On June 6, 2016, the ICSID Secretary General registered a request for arbitration in Global Telecom Holding (GTH) v. Canada. Although the text of the arbitral claim is not yet public, it appears likely that the dispute relates to GTH’s involvement (or attempted involvement) in Canada’s wireless telecommunications sector.
This claim may be historic for a number of reasons – as the first non-NAFTA claim against Canada, and as a claim against a developed country filed by a developing-country investor. The subject matter of the suit, however, may prove familiar to those following international claims filed against Canada. In recent years, Canada’s treatment of foreign entities in media-related sectors has given rise to a number of formal and informal claims against the government. These disputes may reflect the special status that Canada accords its “cultural industries” – which appears in tension at times with Canada’s other international commitments.
An early dispute along these lines arose just a few years after the U.S.-Canada Free Trade Agreement was concluded in 1987. In June 1994, Canada’s broadcast regulatory agency de-listed U.S. channel Country Music Television (CMT), preventing it from continuing its Canadian operations. This decision was made after a new country music channel – a Canadian entity – had received a license to operate in Canada. CMT petitioned the U.S. government for action in response to the revocation of its ability to operate in Canada. The U.S. government initiated an investigation of CMT’s allegations, and through this investigation determined that Canada’s actions with respect to CMT had been unreasonable and discriminatory, and constituted a burden on U.S. commerce. As the U.S. government noted in its 1996 National Trade Estimates Report, the commercial parties ultimately resolved the issue among themselves, but the U.S. government remained concerned about the “discriminatory” broadcasting policies that remained in place in Canada.
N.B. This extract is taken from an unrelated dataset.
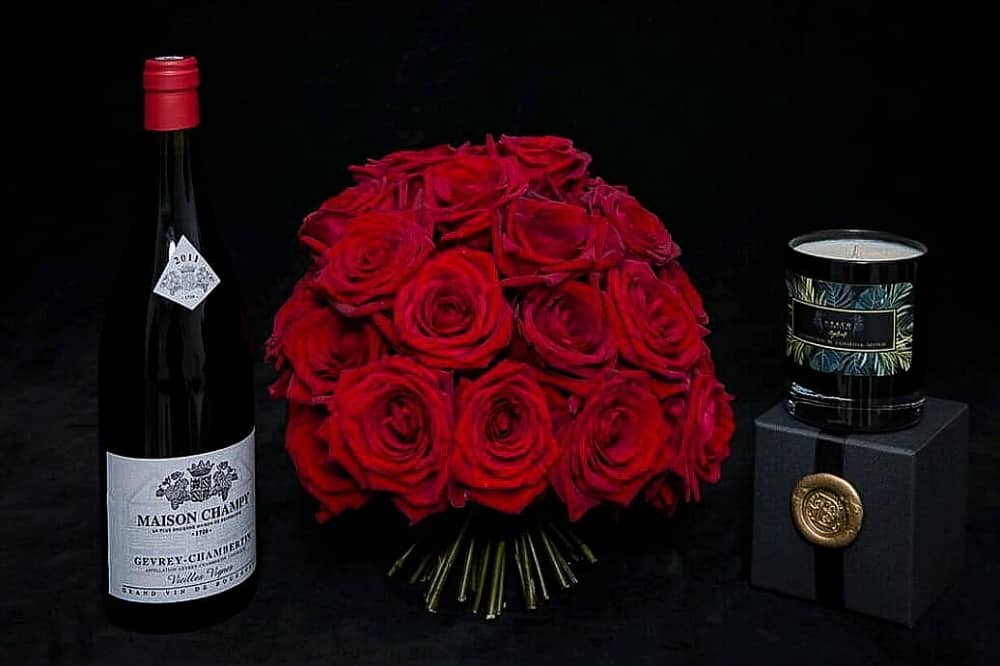 Bottle of wine red roses and candle draco floristry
A few years later, Canada faced a formal international claim filed by the United States at the World Trade Organization. In Canada – Periodicals, the United States alleged that Canada had violated the national treatment obligation of the General Agreement on Tariffs and Trade through its discriminatory taxation of “split-run” publications, publications with Canadian regional editions and advertising aimed at the Canadian market. The WTO Appellate Body ultimately found that Canada had violated its national treatment obligation and noted that Canada “admitted that the objective and structure of the tax [was] to insulate Canadian magazines from competition in the advertising sector, thus leaving significant Canadian advertising revenues for the production of editorial material created for the Canadian market.”
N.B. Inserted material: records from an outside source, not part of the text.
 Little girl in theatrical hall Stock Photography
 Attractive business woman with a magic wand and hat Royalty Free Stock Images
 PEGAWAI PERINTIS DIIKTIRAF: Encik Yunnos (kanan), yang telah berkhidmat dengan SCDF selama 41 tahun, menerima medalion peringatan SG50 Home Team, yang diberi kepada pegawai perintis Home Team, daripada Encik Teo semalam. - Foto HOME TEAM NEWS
Similar issues were presented more recently in the United Parcel Service of America (UPS) v. Canada dispute, filed under NAFTA in 2000. That dispute concerned, inter alia, Canada’s Publications Assistance Program, which provided subsidies to eligible Canadian publications. These subsidies were provided through individual accounts at Canada Post, and were to be used by those publications against the cost of Canada Post’s publication and mail services. The claimant alleged that Canada’s actions violated the national treatment and most-favored national treatment provisions of NAFTA, as well as the guarantee of fair and equitable treatment. The tribunal ultimately dismissed these claims, however, in part based on the cultural industries exemption provision contained in NAFTA.
Versions of Canada’s cultural industries exemption are included in a number of Canada’s investment and trade agreements, including NAFTA, the Trans-Pacific Partnership (TPP), as well as the Canada-Egypt BIT. Generally, this exemption relates to “natural persons or enterprises engaged in”:
(a) the publication, distribution, or sale of books, magazines, periodicals or newspapers in print or machine readable form but not including the sole activity of printing or typesetting any of the foregoing;
(b) the production, distribution, sale or exhibition of film or video recordings;
(c) the production, distribution, sale or exhibition of audio or video music recordings;
(d) the publication, distribution, sale or exhibition of music in print or machine readable form; or
(e) radiocommunications in which the transmissions are intended for direct reception by the general public, and all radio, television or cable broadcasting undertakings and all satellite programming and broadcast network services.
These provisions generally state that cultural industries are “exempt” from the obligations of the agreement – and this exemption was one reason that UPS’s claims against Canada were dismissed. In reaching that decision, the tribunal characterized the NAFTA cultural industries exemption as “admittedly broad” and indeed “expansive” as it covered the distribution of publications, as well as publications themselves.
It is worth noting, however, that not all of Canada’s cultural industries provisions are the same. The NAFTA provision, for example, permits the United States to retaliate if Canada seeks to invoke the cultural industries exemption. Canada’s cultural industries exemption in TPP has certain exclusions, including for measures restricting access to online audio-visual content.
It remains to be seen whether GTH’s claim against Canada will fall within this pattern of prior claims against Canada involving media-related entities, and whether Canada will (or should) raise arguments based on cultural industries provisions. Regardless, however, it appears that foreign media operating or seeking to operate in Canada may face difficulties – and the cultural industries exemption in Canada’s investment agreements may be litigated again in future investment and trade disputes.